╭──

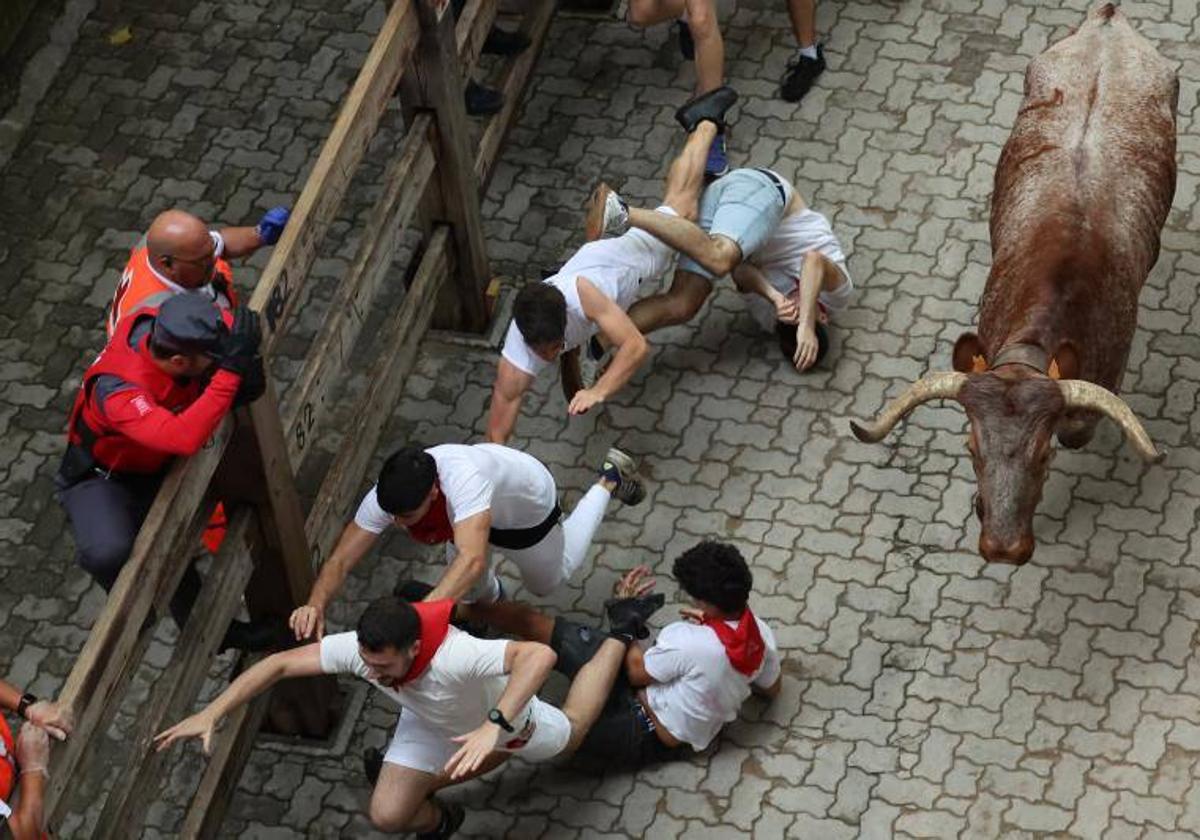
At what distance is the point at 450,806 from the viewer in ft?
33.4

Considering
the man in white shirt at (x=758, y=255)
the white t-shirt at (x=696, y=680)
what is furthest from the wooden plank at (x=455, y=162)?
the white t-shirt at (x=696, y=680)

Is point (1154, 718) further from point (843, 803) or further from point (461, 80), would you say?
point (461, 80)

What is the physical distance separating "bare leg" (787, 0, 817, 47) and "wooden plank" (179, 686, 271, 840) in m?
5.44

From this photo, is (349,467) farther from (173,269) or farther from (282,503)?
(173,269)

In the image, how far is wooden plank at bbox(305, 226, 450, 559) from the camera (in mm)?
10719

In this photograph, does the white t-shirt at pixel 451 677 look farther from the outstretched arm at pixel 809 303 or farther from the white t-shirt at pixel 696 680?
the outstretched arm at pixel 809 303

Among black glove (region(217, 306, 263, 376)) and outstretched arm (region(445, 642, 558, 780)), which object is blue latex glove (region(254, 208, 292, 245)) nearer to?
black glove (region(217, 306, 263, 376))

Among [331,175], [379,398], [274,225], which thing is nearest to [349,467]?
[379,398]

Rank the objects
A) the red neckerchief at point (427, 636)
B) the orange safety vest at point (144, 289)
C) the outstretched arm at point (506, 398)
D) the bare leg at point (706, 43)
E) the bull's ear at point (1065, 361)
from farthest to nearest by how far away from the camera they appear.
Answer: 1. the bare leg at point (706, 43)
2. the outstretched arm at point (506, 398)
3. the bull's ear at point (1065, 361)
4. the orange safety vest at point (144, 289)
5. the red neckerchief at point (427, 636)

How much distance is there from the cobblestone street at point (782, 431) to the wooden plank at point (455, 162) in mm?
367

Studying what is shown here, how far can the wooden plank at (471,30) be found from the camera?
1189 cm

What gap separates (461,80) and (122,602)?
160 inches

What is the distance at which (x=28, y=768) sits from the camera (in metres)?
8.20

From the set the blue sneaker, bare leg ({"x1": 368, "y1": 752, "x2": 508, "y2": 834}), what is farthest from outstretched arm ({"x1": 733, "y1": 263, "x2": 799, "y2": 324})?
bare leg ({"x1": 368, "y1": 752, "x2": 508, "y2": 834})
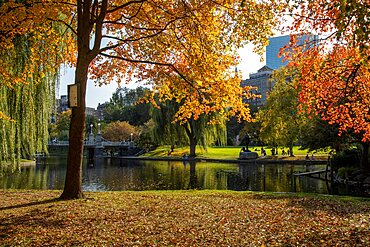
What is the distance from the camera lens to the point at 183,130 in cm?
4147

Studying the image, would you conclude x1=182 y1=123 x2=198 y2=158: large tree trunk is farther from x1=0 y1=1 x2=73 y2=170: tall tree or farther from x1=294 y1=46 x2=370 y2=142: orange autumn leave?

╰──

## [PROBLEM TO SOLVE]
Repeat verbatim the lines from the one holding "How much distance" through the end of the listing above, both ends included, but not the pictures.

## [CORRECT RESPONSE]
How much distance is there from the cobblestone street at point (782, 431) to the wooden plank at point (455, 162) in mm?
367

Studying what is shown here, how far can the wooden plank at (471,30) be found from the camera?
1189 cm

What gap separates (461,80) and (122,602)?
160 inches

What is the distance at which (x=28, y=768) sits from the camera (in metres)?
8.20

From the set the blue sneaker, bare leg ({"x1": 368, "y1": 752, "x2": 508, "y2": 834}), what is farthest from outstretched arm ({"x1": 733, "y1": 263, "x2": 799, "y2": 324})?
bare leg ({"x1": 368, "y1": 752, "x2": 508, "y2": 834})
What is the distance from the camera lens to the point at 183,130 in cm?
4147

Studying the image, would you conclude x1=182 y1=123 x2=198 y2=158: large tree trunk is farther from x1=0 y1=1 x2=73 y2=170: tall tree or farther from x1=294 y1=46 x2=370 y2=142: orange autumn leave?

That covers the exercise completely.